Ausgangstext:
------------------------------------
Energiekrise bedroht das Handwerk

Politik zeigt sich gesprächsbereit / Konkrete Lösungen sind nicht in Sicht.

Energiekrise
Lausitzer Handwerker reisten am 4. Oktober  2022 nach Groß Kreutz zu Wirtschaftsminister Jörg Steinbach, um auf die Probleme ihrer Gewerke durch die Energie- und Rohstoffkrise aufmerksam zu machen. Nach dem Treffen zeigten sich die Handwerker überwiegend desillusioniert. F.: HWK

Region. Am Dienstag (04.10.2022) diskutierten Südbrandenburger Handwerker mit Wirtschaftsminister Steinbach in Groß Kreutz bei Potsdam über die aktuelle Energie- und Rohstoffkrise. Das Handwerk ist in allen Branchen betroffen: Bäcker, Fleischer, Kfz-Betriebe, Metallbauer, Tischler, Elektriker, Maurer, Dachdecker, Friseure oder auch Maler und Lackierer sowie Gebäudereiniger. Gestörte Lieferketten, Materialengpässe, steigende Inflation und Kaufzurückhaltung belasten das Handwerk bereits seit Monaten schwer.
------------------------------------
Datenblock:
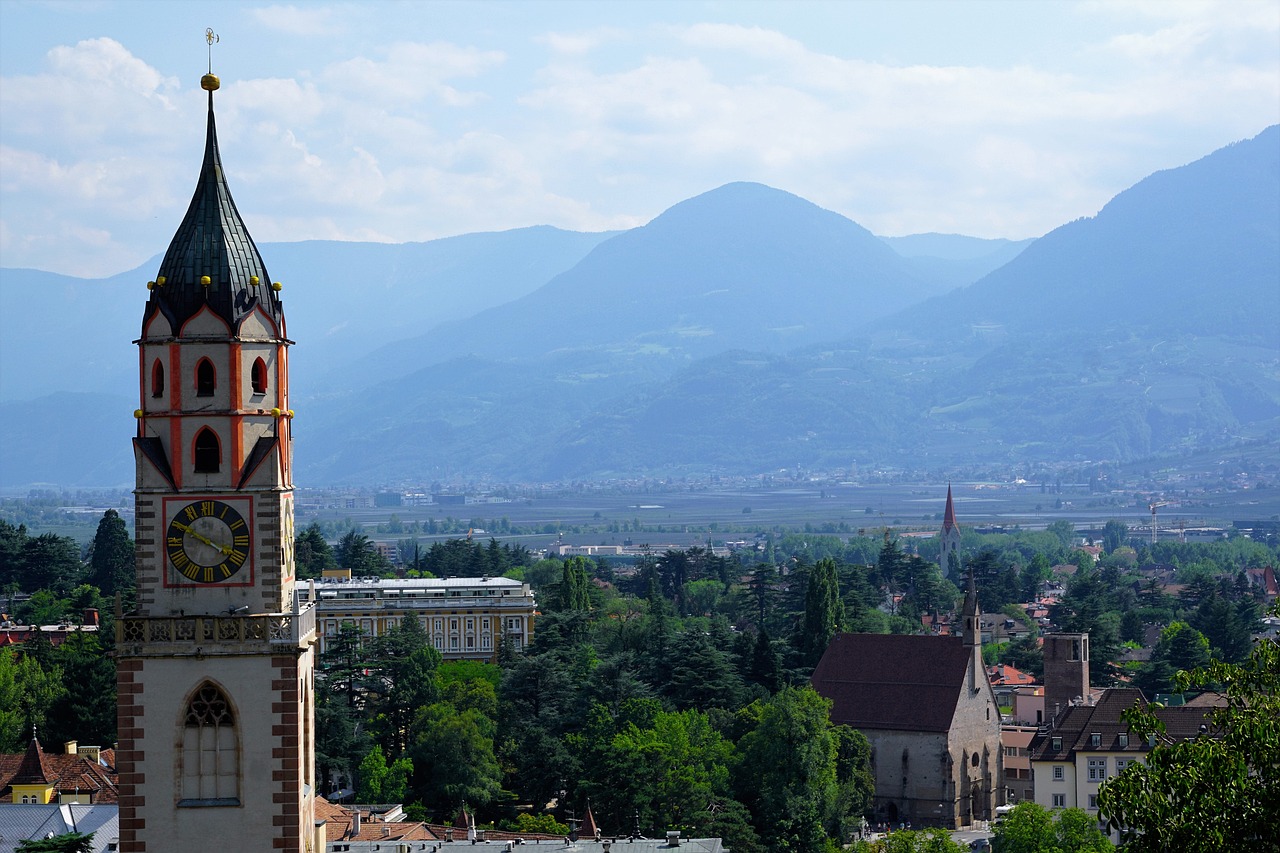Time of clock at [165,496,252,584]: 3:49
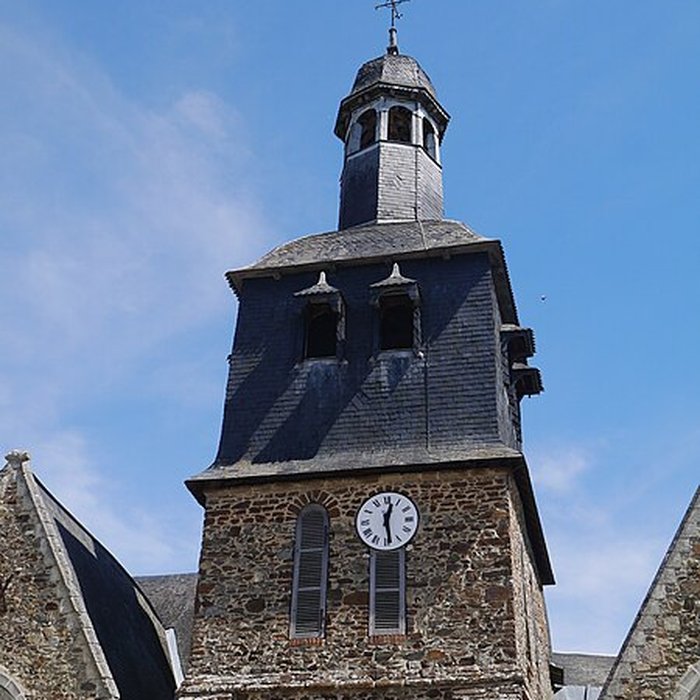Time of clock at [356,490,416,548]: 12:28
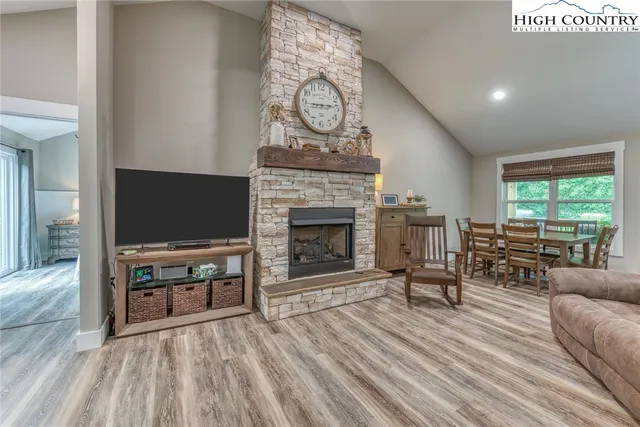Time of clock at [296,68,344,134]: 2:44
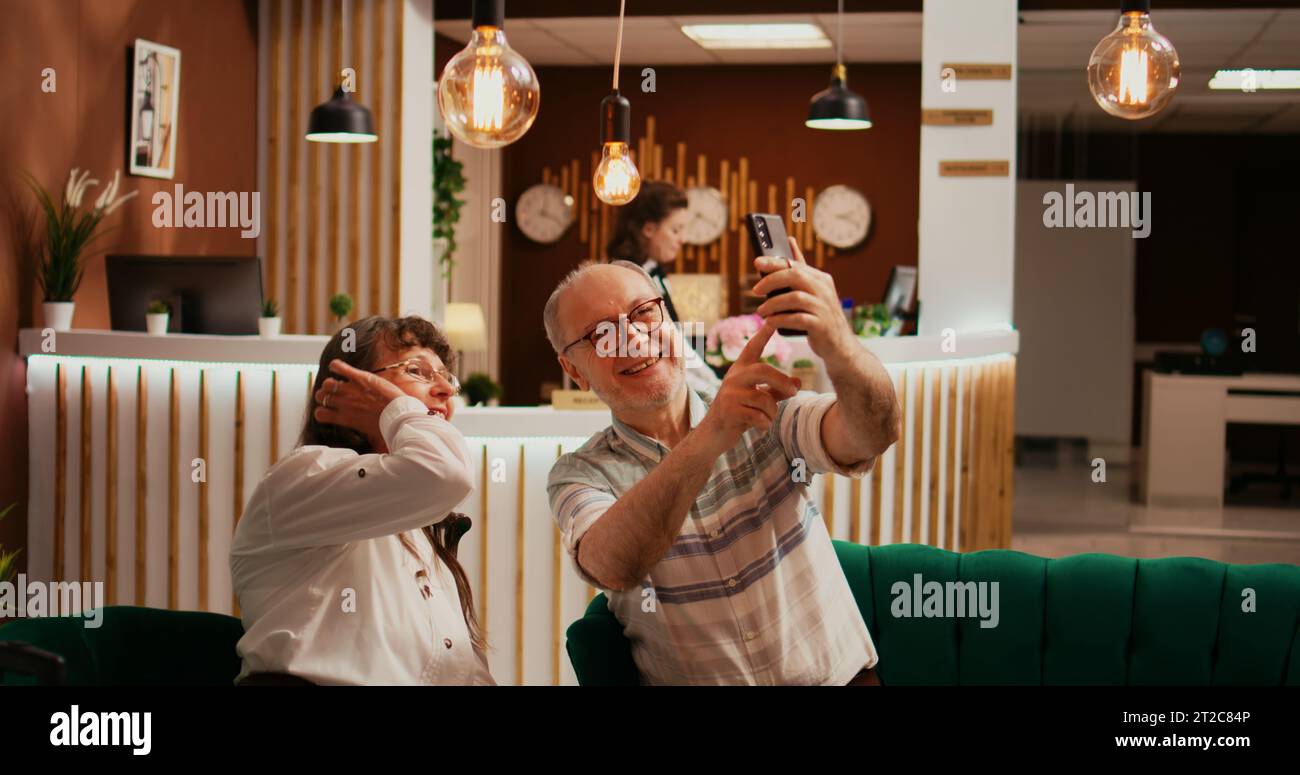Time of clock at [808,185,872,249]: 2:18
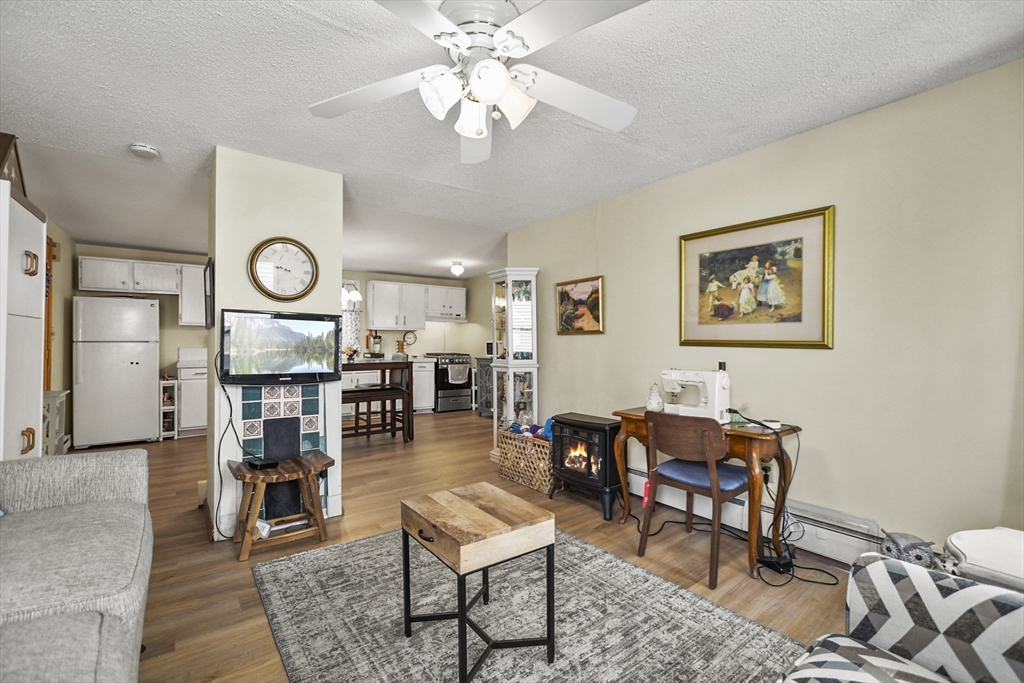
------------------------------------
Aufgaben:
- 1) Prüfe, ob die folgenden Aussagen mit dem Text zur Energiekrise im Handwerk übereinstimmen. Antworte jeweils mit Ja oder Nein und zitiere die entscheidenden Worte des Textes wörtlich.
(a) Das Treffen fand in Groß Kreutz bei Potsdam statt.
(b) Nach dem Treffen waren die Handwerker überwiegend zufrieden.
(c) Betroffen sind laut Text nur Bäcker und Fleischer.
- 2) Mit welchem Minister sprachen die Handwerker laut dem Text zur Energiekrise im Handwerk?
- 3) Schreibe den Text zur Energiekrise im Handwerk im Anschluss an seinen letzten Satz weiter.

Erwartete Antworten:
- 1)
(a) Ja: „in Groß Kreutz bei Potsdam“
(b) Nein: „Nach dem Treffen zeigten sich die Handwerker überwiegend desillusioniert.“
(c) Nein: „Das Handwerk ist in allen Branchen betroffen“

- 2) Mit Wirtschaftsminister Jörg Steinbach.

- 3)
Entlastungen sind zwar angekündigt, aber nicht in greifbarer Nähe. Wie weiter im Handwerk fragen sich nicht nur Betriebsinhaber, sondern auch deren Beschäftigte und Auszubildende.
Wirtschaftsminister Steinbach hatte eine klare Botschaft für das Handwerk: „Wir werden nicht mehr zu den Strompreisen von 2020 zurückkehren. Unternehmen sollten sich für die Zukunft auf den doppelten Strom- und den dreifachen Gaspreis einstellen. Der Krieg in der Ukraine hat eine Rezession ausgelöst und wir haben eine zusätzliche strukturelle Krise.“ Die Investition in erneuerbare Energien sieht er als die Chance, um Strom künftig preiswerter anzubieten. Um der Energiekrise entgegenzuwirken werden zur Zeit Gaslieferungen aus Norwegen genutzt, LNG-Gas für schwimmende Terminals und ein jährlicher Zubau von Wind- und Solarenergie an Land gehören künftig zu den Strategien, um den Bedarf zu bedienen. Die Empfehlung für Handwerker: sich mit langfristigen Verträgen für zwei bis drei Jahre mit Energie zu versorgen, Rahmenverträge durch Innungen mit einem Größenvorteil zu regenerieren, oder auch energieintensive Anlagen abzustellen.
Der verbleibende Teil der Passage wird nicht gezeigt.